Quote verbatim the span of lines that begins the listing below and closes with the line containing "site 4328, 2013-04-24 14:49:19.000.".
** THE RECORDS follows **
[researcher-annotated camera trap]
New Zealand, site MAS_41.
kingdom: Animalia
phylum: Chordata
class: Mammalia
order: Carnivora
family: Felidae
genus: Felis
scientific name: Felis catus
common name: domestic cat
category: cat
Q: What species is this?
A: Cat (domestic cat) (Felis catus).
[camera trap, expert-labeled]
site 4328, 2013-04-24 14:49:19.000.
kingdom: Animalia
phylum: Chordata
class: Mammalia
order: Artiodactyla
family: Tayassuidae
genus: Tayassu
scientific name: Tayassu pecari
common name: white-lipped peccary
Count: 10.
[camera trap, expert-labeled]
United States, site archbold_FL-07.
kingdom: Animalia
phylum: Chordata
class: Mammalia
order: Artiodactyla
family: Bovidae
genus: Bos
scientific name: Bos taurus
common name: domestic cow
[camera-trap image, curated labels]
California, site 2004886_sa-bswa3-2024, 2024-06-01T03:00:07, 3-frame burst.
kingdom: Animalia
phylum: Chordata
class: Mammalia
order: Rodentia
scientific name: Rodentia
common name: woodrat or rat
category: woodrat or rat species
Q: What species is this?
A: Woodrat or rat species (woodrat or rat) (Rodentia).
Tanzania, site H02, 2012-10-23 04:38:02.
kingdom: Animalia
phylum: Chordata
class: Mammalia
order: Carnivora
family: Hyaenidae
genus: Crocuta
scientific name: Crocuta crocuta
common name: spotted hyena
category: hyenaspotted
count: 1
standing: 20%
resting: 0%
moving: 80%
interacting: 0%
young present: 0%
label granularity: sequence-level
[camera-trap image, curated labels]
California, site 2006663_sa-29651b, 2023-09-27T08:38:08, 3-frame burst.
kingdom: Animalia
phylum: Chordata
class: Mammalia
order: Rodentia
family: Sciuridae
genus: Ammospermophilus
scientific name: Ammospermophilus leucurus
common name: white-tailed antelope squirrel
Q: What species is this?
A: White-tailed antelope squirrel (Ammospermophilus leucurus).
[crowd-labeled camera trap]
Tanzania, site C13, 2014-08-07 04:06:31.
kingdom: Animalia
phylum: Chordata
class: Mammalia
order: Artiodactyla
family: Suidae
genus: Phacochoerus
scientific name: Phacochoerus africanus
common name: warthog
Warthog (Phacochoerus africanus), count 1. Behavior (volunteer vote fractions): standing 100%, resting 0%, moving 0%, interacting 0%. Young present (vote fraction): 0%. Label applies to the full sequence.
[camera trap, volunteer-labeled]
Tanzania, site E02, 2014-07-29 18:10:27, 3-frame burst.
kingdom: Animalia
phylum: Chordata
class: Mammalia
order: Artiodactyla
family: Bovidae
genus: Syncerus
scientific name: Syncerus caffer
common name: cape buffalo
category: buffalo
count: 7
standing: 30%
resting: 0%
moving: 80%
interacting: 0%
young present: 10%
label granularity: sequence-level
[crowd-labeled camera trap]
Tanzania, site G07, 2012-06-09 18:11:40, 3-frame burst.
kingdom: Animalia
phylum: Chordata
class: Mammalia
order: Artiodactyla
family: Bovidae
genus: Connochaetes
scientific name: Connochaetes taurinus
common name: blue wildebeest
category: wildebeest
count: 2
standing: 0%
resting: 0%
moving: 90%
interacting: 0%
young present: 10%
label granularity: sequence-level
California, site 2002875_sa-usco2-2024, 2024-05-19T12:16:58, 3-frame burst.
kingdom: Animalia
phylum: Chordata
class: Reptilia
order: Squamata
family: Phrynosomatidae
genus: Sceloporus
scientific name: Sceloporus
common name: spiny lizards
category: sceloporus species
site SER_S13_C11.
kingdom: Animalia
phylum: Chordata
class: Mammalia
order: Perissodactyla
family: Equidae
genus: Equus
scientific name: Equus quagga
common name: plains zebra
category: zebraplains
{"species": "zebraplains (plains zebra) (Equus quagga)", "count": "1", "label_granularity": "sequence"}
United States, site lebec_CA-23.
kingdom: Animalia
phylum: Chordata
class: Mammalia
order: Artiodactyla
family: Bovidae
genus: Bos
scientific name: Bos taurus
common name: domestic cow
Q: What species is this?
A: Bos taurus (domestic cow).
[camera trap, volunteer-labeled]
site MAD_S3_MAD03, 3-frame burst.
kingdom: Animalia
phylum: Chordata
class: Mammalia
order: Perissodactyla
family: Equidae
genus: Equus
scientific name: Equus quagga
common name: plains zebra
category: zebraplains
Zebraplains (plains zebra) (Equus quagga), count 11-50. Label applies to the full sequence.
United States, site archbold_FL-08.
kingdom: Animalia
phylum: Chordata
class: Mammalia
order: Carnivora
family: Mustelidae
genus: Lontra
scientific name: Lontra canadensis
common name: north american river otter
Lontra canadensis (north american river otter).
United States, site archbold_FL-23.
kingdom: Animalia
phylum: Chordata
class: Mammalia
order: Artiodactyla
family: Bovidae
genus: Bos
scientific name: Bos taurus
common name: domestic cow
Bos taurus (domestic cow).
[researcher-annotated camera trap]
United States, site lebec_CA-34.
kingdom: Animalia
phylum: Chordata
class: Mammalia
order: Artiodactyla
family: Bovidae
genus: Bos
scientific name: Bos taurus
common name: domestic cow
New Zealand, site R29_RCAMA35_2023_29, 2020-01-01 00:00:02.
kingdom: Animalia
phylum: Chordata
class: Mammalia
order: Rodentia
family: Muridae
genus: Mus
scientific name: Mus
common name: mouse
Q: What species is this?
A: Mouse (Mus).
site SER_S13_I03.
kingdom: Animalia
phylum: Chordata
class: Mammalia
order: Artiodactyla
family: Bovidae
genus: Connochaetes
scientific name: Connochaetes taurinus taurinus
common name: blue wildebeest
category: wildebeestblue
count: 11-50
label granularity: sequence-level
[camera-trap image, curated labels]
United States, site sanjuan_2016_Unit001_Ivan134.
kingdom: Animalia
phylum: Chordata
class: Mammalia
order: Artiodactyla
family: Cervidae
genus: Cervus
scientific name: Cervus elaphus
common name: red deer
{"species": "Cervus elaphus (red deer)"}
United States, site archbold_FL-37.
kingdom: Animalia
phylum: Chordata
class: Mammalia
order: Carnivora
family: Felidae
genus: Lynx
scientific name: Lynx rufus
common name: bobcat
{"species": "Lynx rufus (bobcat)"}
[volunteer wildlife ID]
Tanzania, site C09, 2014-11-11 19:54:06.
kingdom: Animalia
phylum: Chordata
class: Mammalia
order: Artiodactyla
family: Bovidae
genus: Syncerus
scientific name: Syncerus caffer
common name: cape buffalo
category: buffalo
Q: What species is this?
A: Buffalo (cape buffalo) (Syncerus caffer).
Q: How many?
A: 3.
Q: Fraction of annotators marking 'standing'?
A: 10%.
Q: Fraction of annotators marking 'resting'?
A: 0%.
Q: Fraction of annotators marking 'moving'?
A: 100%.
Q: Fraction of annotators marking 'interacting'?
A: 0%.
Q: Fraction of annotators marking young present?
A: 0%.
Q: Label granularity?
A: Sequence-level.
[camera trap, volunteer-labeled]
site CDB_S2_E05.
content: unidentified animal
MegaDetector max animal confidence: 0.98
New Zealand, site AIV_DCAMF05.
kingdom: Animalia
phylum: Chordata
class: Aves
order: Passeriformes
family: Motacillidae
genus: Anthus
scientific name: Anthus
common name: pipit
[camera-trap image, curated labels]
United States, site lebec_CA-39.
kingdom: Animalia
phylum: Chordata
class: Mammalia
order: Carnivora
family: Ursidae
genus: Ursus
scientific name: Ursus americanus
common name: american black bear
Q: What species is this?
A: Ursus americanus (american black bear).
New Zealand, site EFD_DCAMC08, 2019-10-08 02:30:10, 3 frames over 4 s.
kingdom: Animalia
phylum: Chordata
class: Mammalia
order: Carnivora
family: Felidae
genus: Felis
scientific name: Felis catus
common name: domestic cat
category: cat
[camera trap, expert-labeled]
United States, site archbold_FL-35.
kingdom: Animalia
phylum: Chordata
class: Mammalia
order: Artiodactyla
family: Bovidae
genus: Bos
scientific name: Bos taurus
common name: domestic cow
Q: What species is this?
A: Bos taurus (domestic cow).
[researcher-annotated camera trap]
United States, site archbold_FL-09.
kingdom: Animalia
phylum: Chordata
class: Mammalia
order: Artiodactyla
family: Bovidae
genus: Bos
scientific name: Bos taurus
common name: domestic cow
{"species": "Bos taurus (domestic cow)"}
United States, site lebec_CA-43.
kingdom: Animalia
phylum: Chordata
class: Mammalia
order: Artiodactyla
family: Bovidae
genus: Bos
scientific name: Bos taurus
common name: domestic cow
** End of THE RECORDS **
* **ANSWER SECTION**
[researcher-annotated camera trap]
New Zealand, site MAS_41.
kingdom: Animalia
phylum: Chordata
class: Mammalia
order: Carnivora
family: Felidae
genus: Felis
scientific name: Felis catus
common name: domestic cat
category: cat
Q: What species is this?
A: Cat (domestic cat) (Felis catus).
[camera trap, expert-labeled]
site 4328, 2013-04-24 14:49:19.000.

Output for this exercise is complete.